Migrations

After a language has been published and users have started using it, the language authors have to be careful with further changes to the language definition. In particular, removing concepts or adding and removing properties, children and references to concepts will introduce incompatibilities between the previous and the next language version. This impacts the users of the language if they update to the next language version, since they may discover that their model no longer matches the language definitions and get appropriate errors reported from their models.

MPS tracks versions of languages used in projects and provides automatic migrations to upgrade the usages of a language to the most recent versions. The language designers can create maintenance "migration" code to run automatically against the user code and thus change the user's code so that it complies with the changes made to the language definition. This is called language migration.

The full language migration story has several aspects:

Language designers can write scripts for migrating the user code and bundle them with the language
MPS automatically tracks language versions used in the client code
MPS controls that the user's project is up-to-date with all language changes
MPS runs the necessary migrations, when necessary

There are two types of migrations available in MPS:

Language migrations - migrations that upgrade the project to comply with the next version of the language definition. Each language migration is attached to a version of the language definition.
Project migrations- these are not triggered by language usages, but instead they themselves define the conditions, under which they should be run. These migrations are always applied to the whole project.

Language version

Languages store a version number in their module definition (.mpl) file. This number increases when a new migration is created in a language's "migration" aspect

Modules that use languages contain a version number associated with each used language reference in the module (.msd, .mpl) file. These represent the language version used by the module. The number changes when the corresponding migration is run against this module to migrate it to a later language version.

The version number of a language can be viewed and modified manually in the Properties dialog for a language:

Notice that there are two numbers available:

Language version - updated each time the structure of the language changes
Module version - updated each time the references to the nodes in the module were migrated. If you perform a migration on a module with sources, e.g. moving nodes, you need a migration, which will be run on references or on depending modules. Module version tracks that.

Migration assistant

When MPS detects that the modules within the currently open project refer to versions of languages older than the ones present, a Migration assistant is run. It prompts the user whether the migrations should be run in order to update the project to the most recent versions of the languages.

A detailed list of the migrations that will be run is presented to the user:

Pre migration check - when the migration is launched, MPS checks the validity of the project and its suitability for migration. This includes checking whether all needed migration scripts are available to cover the version gap of the languages in question, checking that all used libraries have already been migrated, detecting and reporting broken references in the project, checking whether the language is holistic.
Some of the problems block further migration execution, others allow the user to explicitly allow proceeding.

If the user triggers the migration, the project is fully migrated.
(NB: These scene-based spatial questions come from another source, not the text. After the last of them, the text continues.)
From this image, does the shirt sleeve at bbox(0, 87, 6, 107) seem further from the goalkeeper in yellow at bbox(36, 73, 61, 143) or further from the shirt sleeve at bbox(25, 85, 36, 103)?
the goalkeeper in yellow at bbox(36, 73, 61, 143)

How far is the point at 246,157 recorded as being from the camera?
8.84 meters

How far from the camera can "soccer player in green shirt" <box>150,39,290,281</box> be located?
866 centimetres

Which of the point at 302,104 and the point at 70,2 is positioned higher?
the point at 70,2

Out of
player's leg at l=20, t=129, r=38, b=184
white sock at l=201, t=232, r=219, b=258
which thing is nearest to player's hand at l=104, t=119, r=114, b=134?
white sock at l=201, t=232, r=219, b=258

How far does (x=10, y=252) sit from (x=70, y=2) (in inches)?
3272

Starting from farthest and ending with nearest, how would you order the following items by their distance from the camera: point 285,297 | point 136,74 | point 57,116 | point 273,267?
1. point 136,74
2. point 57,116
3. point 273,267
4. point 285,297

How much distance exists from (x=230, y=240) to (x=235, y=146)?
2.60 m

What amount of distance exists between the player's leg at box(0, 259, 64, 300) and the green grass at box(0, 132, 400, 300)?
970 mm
In case of problems preventing the migration, a list of problems together with the list of not migrated code is presented to the user.

Pre-Update Check - The Main Menu | Migration | Run Pre-Update Check menu item triggers an action that is advised to run against your project before you update your MPS version. You run it in the old MPS instance to verify that there are no unmigrated left-overs that the new version of MPS may have issues with. Namely, it invokes all check() methods of all migrations scripts of the languages used in the project. The action will attempt to fix all probable problems of these cases:

New nodes written using old language versions were merged into a migrated branch from an unmigrated branch
Some nodes weren't fully migrated, typically because the migration gave up migrating them for being too complex and instead recommended a manual migration for these nodes, which then never happened.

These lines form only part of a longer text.